Thursday, November 24, 2005

Social:Software

I have experienced distance learning environments as student and as a developer. While many things perplex and please me about the distance learning experience, my main concerns revolve around the personal and the social. From the personal perspective I want freedom. I want to set my own course of learning, share and explore with many, not one, and pace myself and set my time as required by my personal needs. On the social side I want to experience the sharing of learning with like minded individuals, work collaboratively and build professional relationships. In short I want distance with freedom and society. Can it be achieved? Well, my continuing research into social software suggests that there is a growing number of us who are trying to achieve the “personal and the social learning experience” through distance learning. In the next few installments I will be posting sections of a paper I am preparing on social software – an environmental scan of where we are and what is available. Here’s the first instalment.

What can be done to make software serve social needs is under scrutiny and active development by those involved in its ideation, conceptualization, design, development and implementation. There is an increasing realization that the approach, the users, and the design processes are in a continuous flux, and to take a stand is to discover the shifting sand beneath your feet.

Most of the discussion about social software is taking place through social software tools – primarily blogs, wikis, and videocasts. By its nature “blog talk” is conversational, minimalist, with many links and trackbacks to previous comments. These installments are an attempt to provide an environmental scan the postings on social software – as they inexorably meander through the minimalist scripts of blogs and wikis.

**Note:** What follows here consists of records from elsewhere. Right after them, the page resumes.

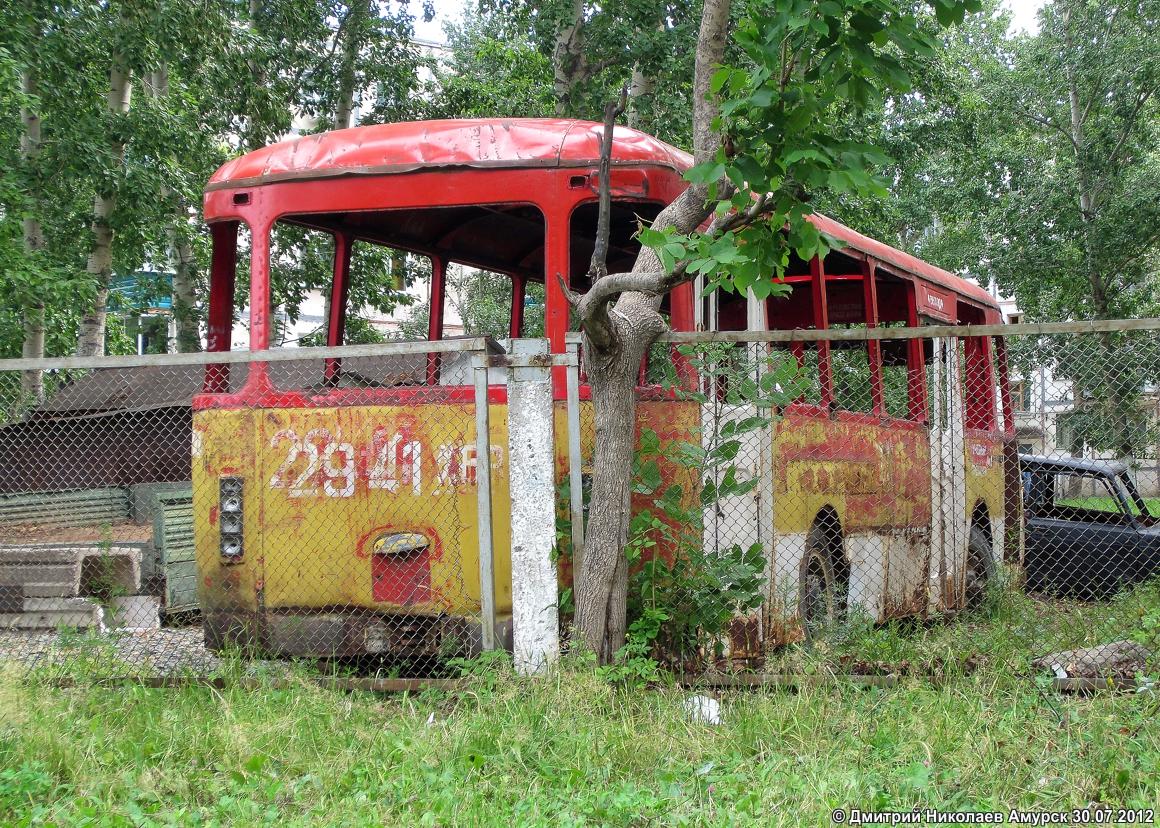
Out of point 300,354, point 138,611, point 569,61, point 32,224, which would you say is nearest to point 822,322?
point 300,354

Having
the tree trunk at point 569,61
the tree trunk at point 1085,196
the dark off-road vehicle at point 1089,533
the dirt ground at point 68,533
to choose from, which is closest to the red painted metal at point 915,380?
the dark off-road vehicle at point 1089,533

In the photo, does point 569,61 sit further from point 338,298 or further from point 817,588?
point 817,588

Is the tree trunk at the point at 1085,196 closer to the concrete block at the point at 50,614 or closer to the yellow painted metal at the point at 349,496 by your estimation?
the yellow painted metal at the point at 349,496

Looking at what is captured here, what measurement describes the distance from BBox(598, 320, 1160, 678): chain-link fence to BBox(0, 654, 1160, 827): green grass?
0.52m

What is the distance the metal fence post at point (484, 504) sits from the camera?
5355 mm

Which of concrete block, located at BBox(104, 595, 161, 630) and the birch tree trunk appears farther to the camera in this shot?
the birch tree trunk

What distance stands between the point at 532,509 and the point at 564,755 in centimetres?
129

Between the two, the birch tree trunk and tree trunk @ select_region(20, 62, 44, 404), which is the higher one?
the birch tree trunk

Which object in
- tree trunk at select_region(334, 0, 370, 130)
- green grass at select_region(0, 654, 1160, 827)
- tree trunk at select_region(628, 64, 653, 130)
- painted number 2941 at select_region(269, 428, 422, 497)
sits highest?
tree trunk at select_region(334, 0, 370, 130)

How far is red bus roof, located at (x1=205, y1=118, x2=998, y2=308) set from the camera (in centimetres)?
573

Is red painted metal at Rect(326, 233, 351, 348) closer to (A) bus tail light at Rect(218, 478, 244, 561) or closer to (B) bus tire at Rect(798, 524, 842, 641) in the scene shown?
(A) bus tail light at Rect(218, 478, 244, 561)

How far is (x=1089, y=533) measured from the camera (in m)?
11.0

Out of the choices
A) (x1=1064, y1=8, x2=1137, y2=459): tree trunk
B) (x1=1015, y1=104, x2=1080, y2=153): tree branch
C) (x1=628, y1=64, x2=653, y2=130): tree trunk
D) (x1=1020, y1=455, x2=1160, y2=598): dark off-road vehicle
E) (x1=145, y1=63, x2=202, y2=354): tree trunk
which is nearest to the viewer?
(x1=1020, y1=455, x2=1160, y2=598): dark off-road vehicle

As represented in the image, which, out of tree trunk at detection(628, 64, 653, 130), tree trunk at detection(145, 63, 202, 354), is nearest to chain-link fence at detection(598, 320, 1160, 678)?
tree trunk at detection(628, 64, 653, 130)
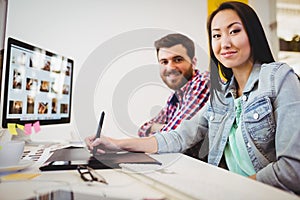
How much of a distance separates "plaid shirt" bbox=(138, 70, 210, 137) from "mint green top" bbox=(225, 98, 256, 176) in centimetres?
13

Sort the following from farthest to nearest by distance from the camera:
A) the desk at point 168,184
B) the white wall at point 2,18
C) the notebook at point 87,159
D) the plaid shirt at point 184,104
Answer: the white wall at point 2,18, the plaid shirt at point 184,104, the notebook at point 87,159, the desk at point 168,184

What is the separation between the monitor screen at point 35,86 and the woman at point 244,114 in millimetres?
234

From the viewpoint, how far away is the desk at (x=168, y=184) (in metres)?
0.67

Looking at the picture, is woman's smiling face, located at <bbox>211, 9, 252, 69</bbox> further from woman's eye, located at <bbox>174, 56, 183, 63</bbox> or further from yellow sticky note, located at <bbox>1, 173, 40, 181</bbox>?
yellow sticky note, located at <bbox>1, 173, 40, 181</bbox>

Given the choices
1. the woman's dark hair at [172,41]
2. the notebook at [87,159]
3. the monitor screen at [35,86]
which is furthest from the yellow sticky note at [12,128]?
the woman's dark hair at [172,41]

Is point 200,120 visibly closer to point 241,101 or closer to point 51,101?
point 241,101

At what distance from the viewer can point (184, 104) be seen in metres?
0.97

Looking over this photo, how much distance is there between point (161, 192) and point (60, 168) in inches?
13.7

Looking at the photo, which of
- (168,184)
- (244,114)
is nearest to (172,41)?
(244,114)

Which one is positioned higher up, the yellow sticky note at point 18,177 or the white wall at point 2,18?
the white wall at point 2,18

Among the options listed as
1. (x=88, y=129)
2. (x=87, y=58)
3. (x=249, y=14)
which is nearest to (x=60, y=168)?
(x=88, y=129)

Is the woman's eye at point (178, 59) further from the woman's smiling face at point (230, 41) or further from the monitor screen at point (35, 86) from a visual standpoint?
the monitor screen at point (35, 86)

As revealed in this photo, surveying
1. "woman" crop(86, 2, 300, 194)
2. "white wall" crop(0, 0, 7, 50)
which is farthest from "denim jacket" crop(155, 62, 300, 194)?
"white wall" crop(0, 0, 7, 50)

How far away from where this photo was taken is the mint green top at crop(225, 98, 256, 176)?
0.83m
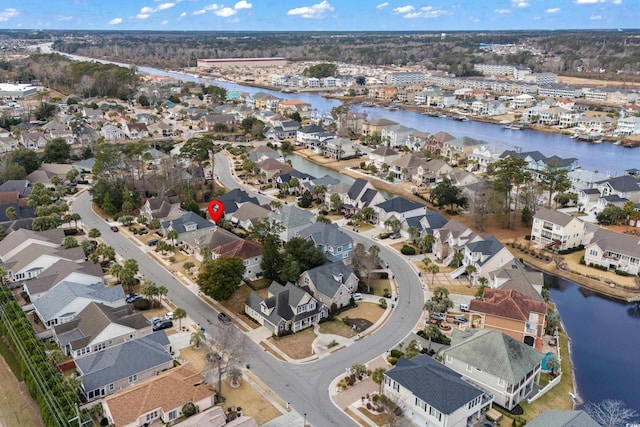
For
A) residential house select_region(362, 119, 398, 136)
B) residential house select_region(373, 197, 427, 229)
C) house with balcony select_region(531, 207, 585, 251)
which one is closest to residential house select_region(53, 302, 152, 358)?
residential house select_region(373, 197, 427, 229)

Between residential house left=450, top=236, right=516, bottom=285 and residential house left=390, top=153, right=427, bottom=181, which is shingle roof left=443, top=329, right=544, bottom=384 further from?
residential house left=390, top=153, right=427, bottom=181

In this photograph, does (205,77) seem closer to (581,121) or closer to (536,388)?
(581,121)

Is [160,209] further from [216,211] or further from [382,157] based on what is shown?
[382,157]

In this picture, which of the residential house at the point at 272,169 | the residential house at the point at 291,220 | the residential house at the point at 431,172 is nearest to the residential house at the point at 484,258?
the residential house at the point at 291,220

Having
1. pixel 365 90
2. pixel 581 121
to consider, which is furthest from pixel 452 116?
pixel 365 90

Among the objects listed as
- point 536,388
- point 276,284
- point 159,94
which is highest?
point 159,94

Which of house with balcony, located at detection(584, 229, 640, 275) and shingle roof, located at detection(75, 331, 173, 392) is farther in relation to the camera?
house with balcony, located at detection(584, 229, 640, 275)
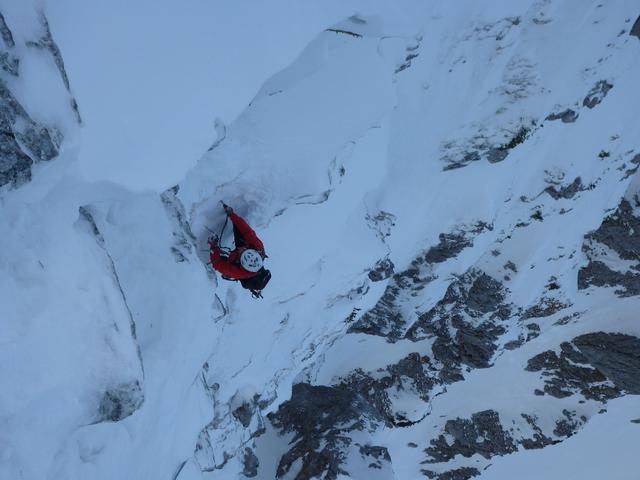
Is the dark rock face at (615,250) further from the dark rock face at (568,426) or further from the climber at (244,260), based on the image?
the climber at (244,260)

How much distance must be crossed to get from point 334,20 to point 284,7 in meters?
0.69

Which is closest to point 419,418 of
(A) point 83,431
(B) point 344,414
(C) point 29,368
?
(B) point 344,414

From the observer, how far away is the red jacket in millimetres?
6566

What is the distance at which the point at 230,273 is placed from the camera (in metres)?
6.60

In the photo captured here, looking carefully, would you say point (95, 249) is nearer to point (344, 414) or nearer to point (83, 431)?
point (83, 431)

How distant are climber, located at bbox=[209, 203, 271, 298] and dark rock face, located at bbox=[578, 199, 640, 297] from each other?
15645 mm

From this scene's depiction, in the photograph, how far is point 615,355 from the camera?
18.5 m

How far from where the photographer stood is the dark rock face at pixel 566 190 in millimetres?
13281

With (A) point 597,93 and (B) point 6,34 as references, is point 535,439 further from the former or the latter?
(B) point 6,34

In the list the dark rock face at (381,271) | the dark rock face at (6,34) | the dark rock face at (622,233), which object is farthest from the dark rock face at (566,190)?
the dark rock face at (6,34)

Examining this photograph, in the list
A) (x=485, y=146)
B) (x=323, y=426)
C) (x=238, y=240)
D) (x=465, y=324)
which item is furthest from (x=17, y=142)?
(x=323, y=426)

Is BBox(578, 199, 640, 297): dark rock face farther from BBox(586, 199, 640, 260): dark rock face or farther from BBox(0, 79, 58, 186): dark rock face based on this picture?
BBox(0, 79, 58, 186): dark rock face

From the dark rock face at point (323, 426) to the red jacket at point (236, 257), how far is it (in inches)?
501

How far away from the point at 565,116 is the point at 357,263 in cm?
619
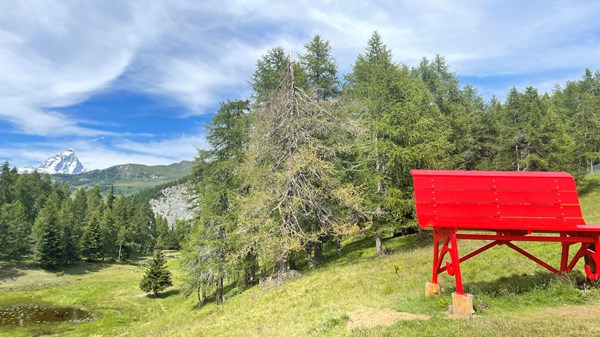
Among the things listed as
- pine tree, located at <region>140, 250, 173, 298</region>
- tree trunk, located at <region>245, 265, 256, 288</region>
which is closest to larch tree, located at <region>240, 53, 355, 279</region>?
tree trunk, located at <region>245, 265, 256, 288</region>

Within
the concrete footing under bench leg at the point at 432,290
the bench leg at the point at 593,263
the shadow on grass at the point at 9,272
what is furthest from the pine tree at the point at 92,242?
the bench leg at the point at 593,263

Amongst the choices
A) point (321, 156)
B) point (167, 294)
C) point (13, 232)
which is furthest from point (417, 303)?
point (13, 232)

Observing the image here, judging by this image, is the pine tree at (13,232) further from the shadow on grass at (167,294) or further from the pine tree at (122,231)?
the shadow on grass at (167,294)

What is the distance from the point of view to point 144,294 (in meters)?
53.5

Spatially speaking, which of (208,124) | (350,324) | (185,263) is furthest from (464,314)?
(185,263)

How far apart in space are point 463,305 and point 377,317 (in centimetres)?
243

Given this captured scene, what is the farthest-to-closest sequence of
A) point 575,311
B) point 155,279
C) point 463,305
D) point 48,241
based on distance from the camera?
point 48,241 → point 155,279 → point 463,305 → point 575,311

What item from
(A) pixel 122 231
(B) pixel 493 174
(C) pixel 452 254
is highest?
(B) pixel 493 174

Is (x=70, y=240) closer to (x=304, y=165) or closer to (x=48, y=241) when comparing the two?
(x=48, y=241)

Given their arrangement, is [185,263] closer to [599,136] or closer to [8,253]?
[599,136]

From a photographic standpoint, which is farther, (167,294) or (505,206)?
(167,294)

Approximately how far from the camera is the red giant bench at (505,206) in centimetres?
938

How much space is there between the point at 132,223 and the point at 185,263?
8521 cm

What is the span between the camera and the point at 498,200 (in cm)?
964
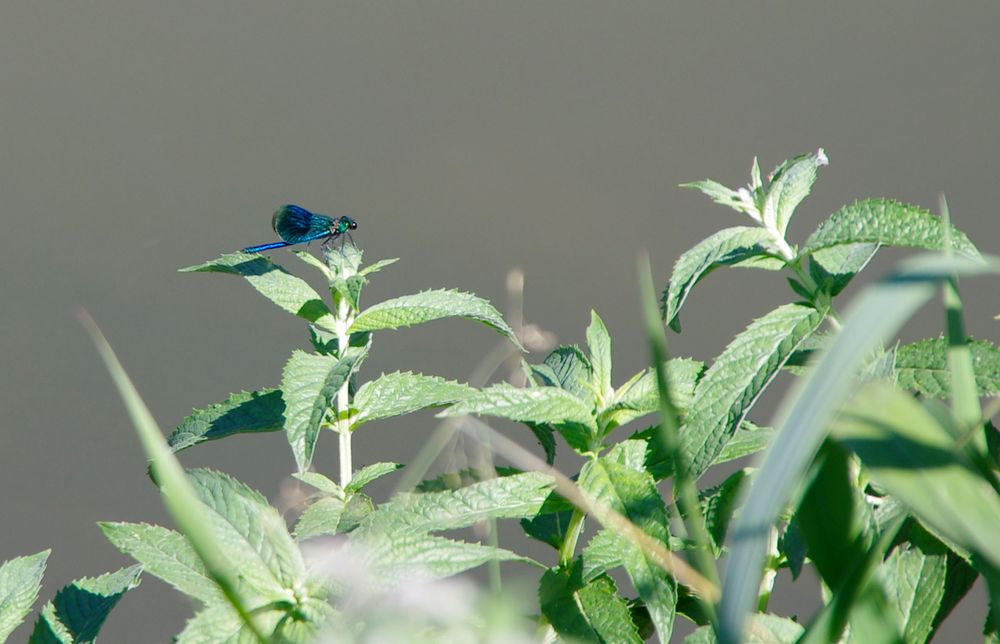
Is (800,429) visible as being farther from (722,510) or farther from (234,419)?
(234,419)

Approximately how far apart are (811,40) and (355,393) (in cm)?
100

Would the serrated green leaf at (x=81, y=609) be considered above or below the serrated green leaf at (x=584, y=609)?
below

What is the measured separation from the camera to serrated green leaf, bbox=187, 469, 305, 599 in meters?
0.57

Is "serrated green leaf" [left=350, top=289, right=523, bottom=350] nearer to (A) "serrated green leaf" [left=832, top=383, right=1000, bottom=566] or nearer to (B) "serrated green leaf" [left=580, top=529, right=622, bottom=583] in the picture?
(B) "serrated green leaf" [left=580, top=529, right=622, bottom=583]

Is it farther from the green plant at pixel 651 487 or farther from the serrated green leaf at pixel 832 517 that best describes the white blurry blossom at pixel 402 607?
the serrated green leaf at pixel 832 517

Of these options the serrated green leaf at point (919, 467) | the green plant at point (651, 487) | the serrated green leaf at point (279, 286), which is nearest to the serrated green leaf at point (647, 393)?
the green plant at point (651, 487)

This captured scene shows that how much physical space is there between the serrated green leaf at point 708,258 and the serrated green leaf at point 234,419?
28cm

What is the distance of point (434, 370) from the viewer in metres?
1.60

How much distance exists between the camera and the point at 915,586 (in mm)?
552

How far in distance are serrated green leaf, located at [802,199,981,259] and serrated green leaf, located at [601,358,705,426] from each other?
11 cm

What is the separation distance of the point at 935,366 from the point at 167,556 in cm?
47

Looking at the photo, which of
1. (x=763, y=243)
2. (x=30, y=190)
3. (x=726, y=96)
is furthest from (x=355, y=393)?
(x=30, y=190)

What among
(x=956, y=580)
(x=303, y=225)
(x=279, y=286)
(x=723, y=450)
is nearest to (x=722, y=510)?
(x=723, y=450)

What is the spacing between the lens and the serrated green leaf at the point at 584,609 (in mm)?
612
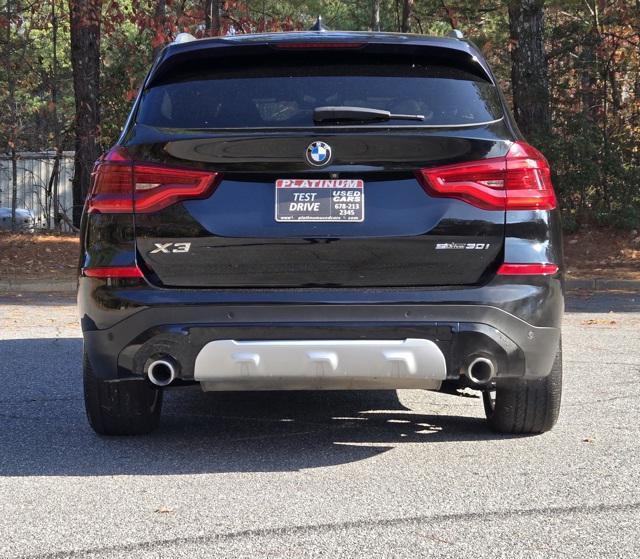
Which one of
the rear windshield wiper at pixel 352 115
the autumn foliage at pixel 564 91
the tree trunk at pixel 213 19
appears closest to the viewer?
the rear windshield wiper at pixel 352 115

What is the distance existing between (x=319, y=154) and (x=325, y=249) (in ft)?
1.31

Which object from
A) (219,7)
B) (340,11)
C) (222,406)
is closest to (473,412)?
(222,406)

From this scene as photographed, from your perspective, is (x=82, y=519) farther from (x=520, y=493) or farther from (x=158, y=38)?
(x=158, y=38)

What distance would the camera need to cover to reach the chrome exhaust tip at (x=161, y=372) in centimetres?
488

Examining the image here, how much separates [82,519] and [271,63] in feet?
7.15

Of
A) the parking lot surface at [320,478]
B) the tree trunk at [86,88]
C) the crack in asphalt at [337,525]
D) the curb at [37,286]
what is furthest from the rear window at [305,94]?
the tree trunk at [86,88]

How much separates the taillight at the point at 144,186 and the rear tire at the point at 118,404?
0.81m

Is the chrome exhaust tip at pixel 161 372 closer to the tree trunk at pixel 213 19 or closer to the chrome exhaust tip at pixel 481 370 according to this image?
the chrome exhaust tip at pixel 481 370

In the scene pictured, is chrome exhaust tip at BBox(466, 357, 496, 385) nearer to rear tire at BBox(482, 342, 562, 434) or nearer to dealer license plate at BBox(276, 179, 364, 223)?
rear tire at BBox(482, 342, 562, 434)

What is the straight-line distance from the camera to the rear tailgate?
4797 mm

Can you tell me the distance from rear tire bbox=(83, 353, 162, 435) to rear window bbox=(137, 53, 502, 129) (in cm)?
125

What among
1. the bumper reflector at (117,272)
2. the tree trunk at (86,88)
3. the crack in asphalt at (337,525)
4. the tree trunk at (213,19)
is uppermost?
the tree trunk at (213,19)

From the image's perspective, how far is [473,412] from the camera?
638 centimetres

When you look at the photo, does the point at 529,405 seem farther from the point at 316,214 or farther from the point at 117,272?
the point at 117,272
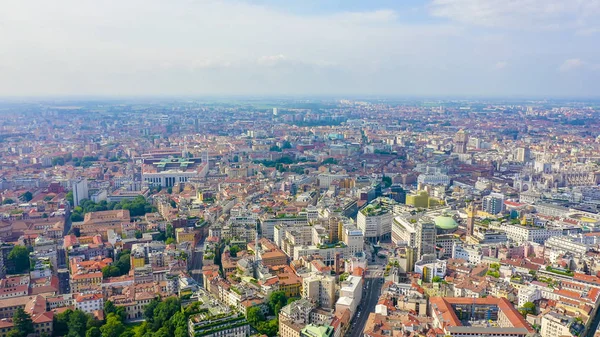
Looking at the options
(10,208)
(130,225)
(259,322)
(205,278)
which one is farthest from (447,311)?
(10,208)

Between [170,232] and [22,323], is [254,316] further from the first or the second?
[170,232]

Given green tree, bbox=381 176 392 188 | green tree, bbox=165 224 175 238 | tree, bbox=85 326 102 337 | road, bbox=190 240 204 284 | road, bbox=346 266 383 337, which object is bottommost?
road, bbox=190 240 204 284

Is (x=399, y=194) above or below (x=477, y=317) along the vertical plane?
above

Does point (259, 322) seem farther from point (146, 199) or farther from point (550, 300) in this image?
point (146, 199)

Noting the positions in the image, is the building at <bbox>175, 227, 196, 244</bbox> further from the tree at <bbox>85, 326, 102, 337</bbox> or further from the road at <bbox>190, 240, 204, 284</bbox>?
the tree at <bbox>85, 326, 102, 337</bbox>

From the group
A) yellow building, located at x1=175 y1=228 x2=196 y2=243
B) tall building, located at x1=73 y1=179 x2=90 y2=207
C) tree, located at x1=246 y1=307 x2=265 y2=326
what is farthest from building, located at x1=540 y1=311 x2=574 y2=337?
tall building, located at x1=73 y1=179 x2=90 y2=207

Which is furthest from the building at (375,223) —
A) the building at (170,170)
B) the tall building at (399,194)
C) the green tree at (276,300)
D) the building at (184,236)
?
the building at (170,170)

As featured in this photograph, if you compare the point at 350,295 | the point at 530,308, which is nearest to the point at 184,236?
the point at 350,295
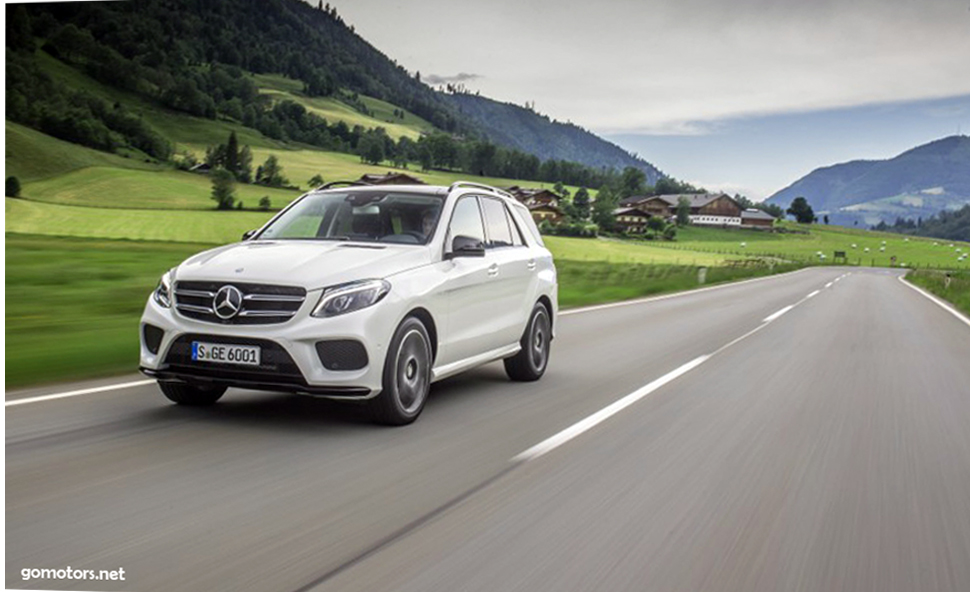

The discussion about social software is particularly passionate. Comments of dismissal, of encouragement, of praise, condemnation, debate, and advice course through the blogs. Many tout it as the next big thing; others contend it is an overhyped term for the tools that we’ve always used for social interaction - Usenet newsgroups, chatrooms, instant messaging, bulletin boards, and multi-user games and more. Others focus on how social software is a way to envision a new model of social interaction –on and off/line – that is enhanced by computerization.